Secondly, AI risk audits and impact assessments need to be statutorily mandated for companies. Standards of fairness, transparency and reliability should also be statutorily established to facilitate their conduct. Corporate bodies should then be required to ensure that these assessments are conducted as per the standards, and their results are published in the company’s annual report, thereby enhancing shareholder confidence and reducing informational asymmetries. The companies should be mandated to disclose their AI deployment protocols in their annual board reports under Section 134 of the Act, which presently only requires the directors to disclose formal evaluations of the board’s functioning and risk management frameworks. Extending this requirement to include “technological due diligence” would ensure that directors explicitly disclose the scope, purpose, and safeguards associated with AI use in KMFs and compliance areas. Such a move would create ex ante accountability and enable regulators and shareholders to evaluate whether the directors acted with adequate foresight and care.

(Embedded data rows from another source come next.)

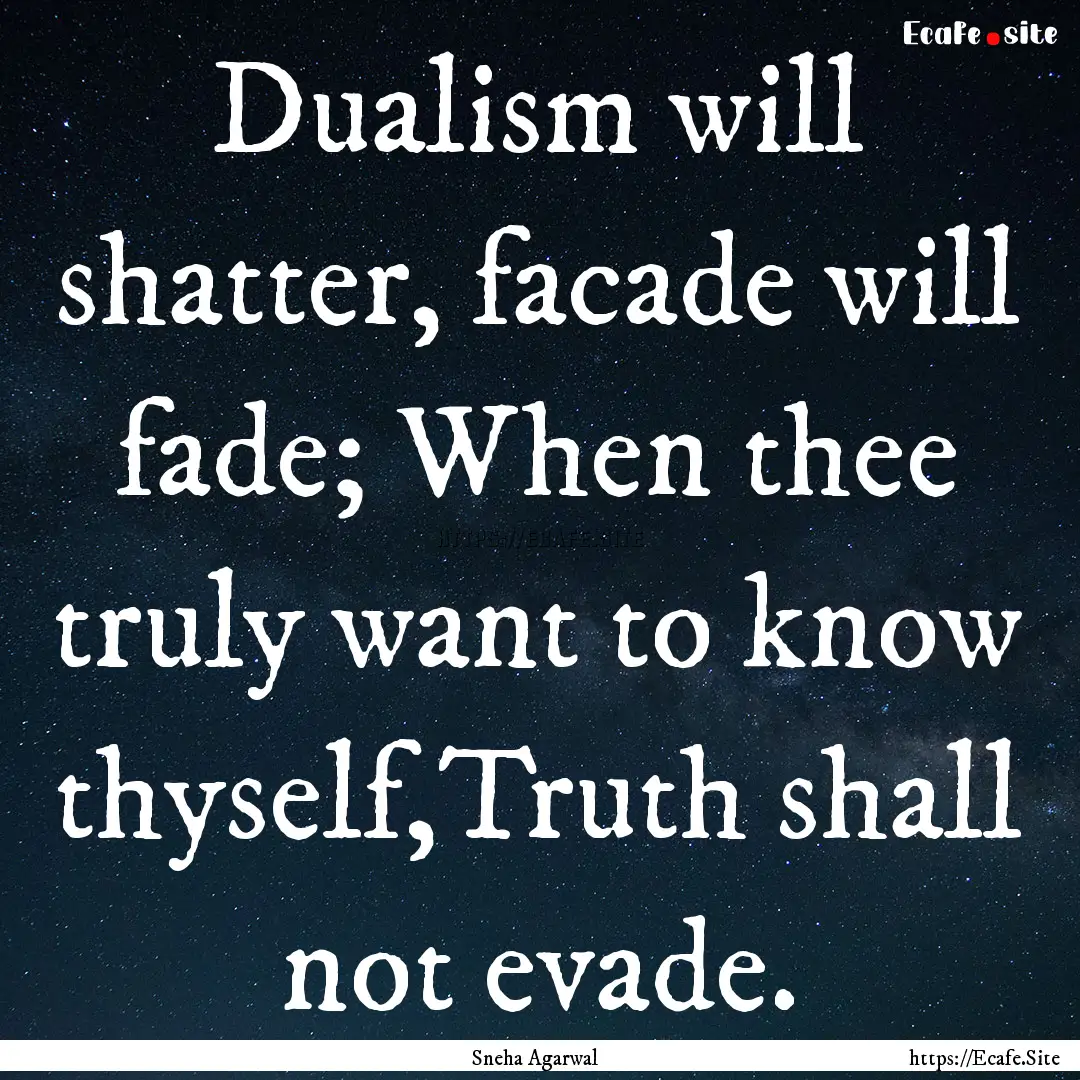 Dualism will shatter, facade will fade; When.... : Quote by Sneha Agarwal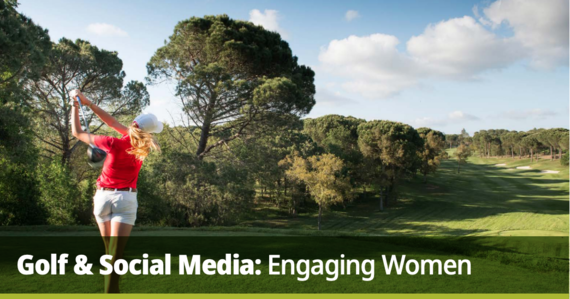 Golf & Social Media: Engaging Women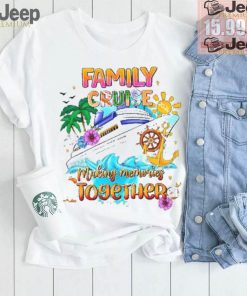 Family Cruise Shirt Making Memories Together shirt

Thirdly, regulatory oversight must also evolve in tandem. Institutions such as SEBI and MCA should consider issuing sectoral guidelines on AI usage in corporate governance. These guidelines could mirror the OECD AI Principles or draw on the EU AI Act’s risk-based approach to classify algorithmic systems used in corporate contexts. The focus should again be on emphasising that AI actions do not absolve humans of their statutory obligations. Regulators must check compliance of these guidelines periodically.

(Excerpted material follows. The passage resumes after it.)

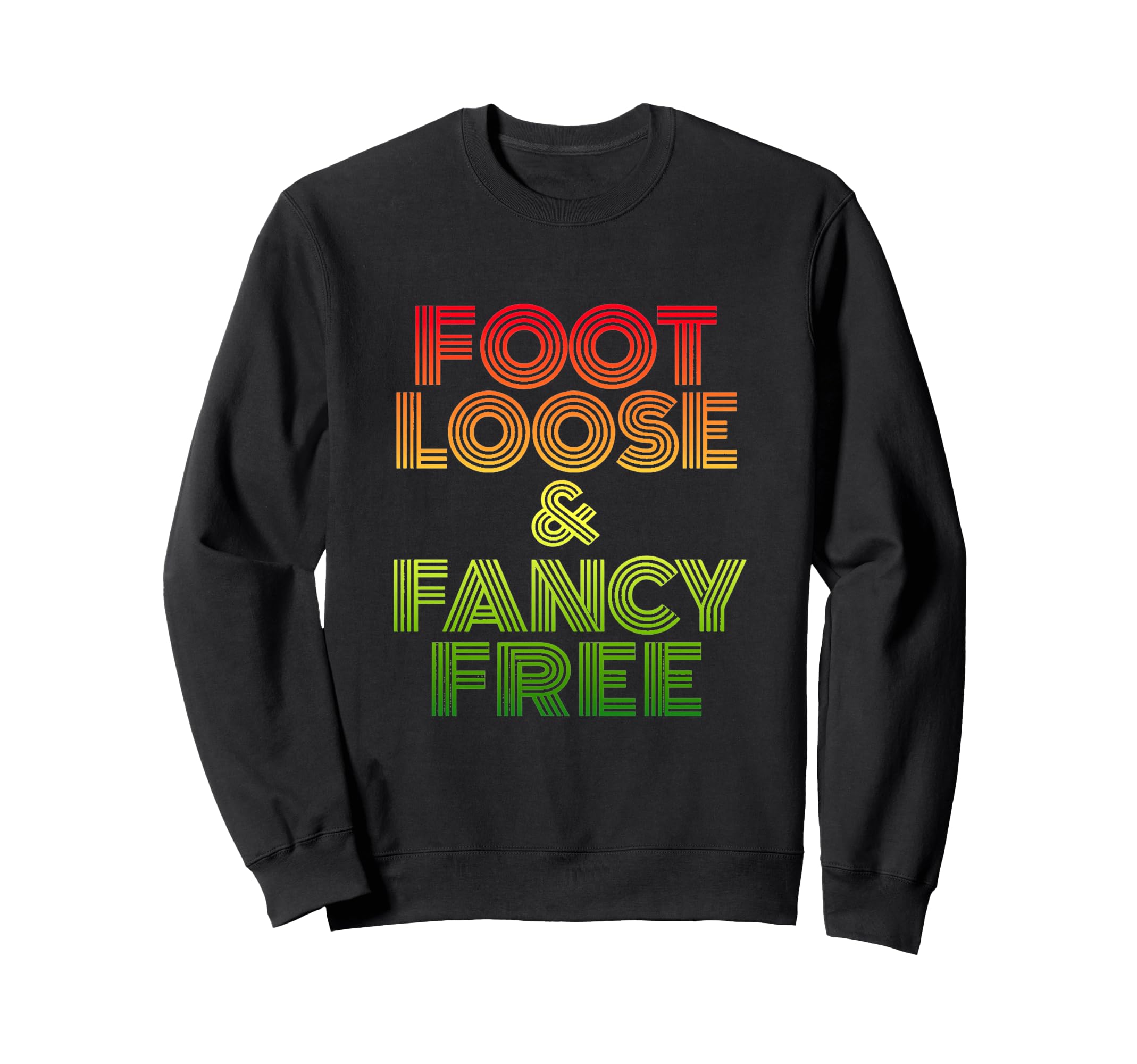 Foot Loose Fancy Free Gradient Sweatshirt - Trendy Graphic Unisex - T-Shirt, Sweatshirt, Hoodie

Moreover, the companies should be statutorily required to constitute an AI Governance Committee at the board level (similar to audit or nomination and remuneration committees). This Committee would oversee the ethical deployment, compliance implications, and organisational integration of AI systems. Their existence would signal a structural commitment to accountability and provide a formal node for dialogue between technological innovation and corporate governance.

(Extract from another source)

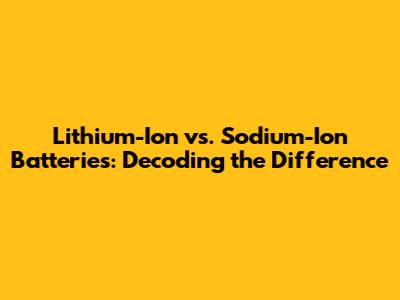 Lithium-Ion vs. Sodium-Ion Batteries: Decoding the Difference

For regulating the outsourcing sector, the due diligence requirement for directors, which is substantially flimsy and subjective, needs to be solidified. As such, inspiration should be drawn from the IRDIA and RBI guidelines for regulating outsourcing via proper definition, defining non-delegable activities, laying clear duties of the company outsourcing, etc. Legally mandated safeguards must be introduced to ensure directors can credibly claim they acted with reasonable care. This includes pre-outsourcing due diligence on vendor compliance, infrastructure, and ESG standards, followed by ongoing oversight through certifications, red-flag systems, and site inspections – especially for high-risk functions like data handling or payroll.

Conclusion

Corporate governance in the modern era faces twin challenges of growing algorithmic autonomy and organisational outsourcing. The classic paradigm of vicarious liability, founded upon human control, intention, and vigilant oversight, is being stretched to its breaking point. The Companies Act, 2013, grounded in an era where accountability was anchored in identifiable human actors- “officer in default,” “directing mind and will,” is now faced with a reality where KMFs are either outsourced beyond traditional bounds or entrusted to autonomous AI systems devoid of legal personhood or moral agency.

This does not imply a liability vacuum, but rather a shift – from vicarious to direct accountability, anchored in proposed statutory duties under Sections 134 and 166. Directors cannot abdicate responsibility simply because the agent is artificial or external. Their fiduciary obligations require anticipatory governance, continuous oversight, and a proactive posture towards technological and structural delegation. The legal regime must evolve to recognise emerging lacunae without diluting foundational accountability norms. Efforts must be made to ensure that human oversight remains at the fulcrum of corporate governance at all times. Otherwise, as machines become opaquer and intermediaries more fragmented, corporate governance risks becoming both hollow and ungovernable.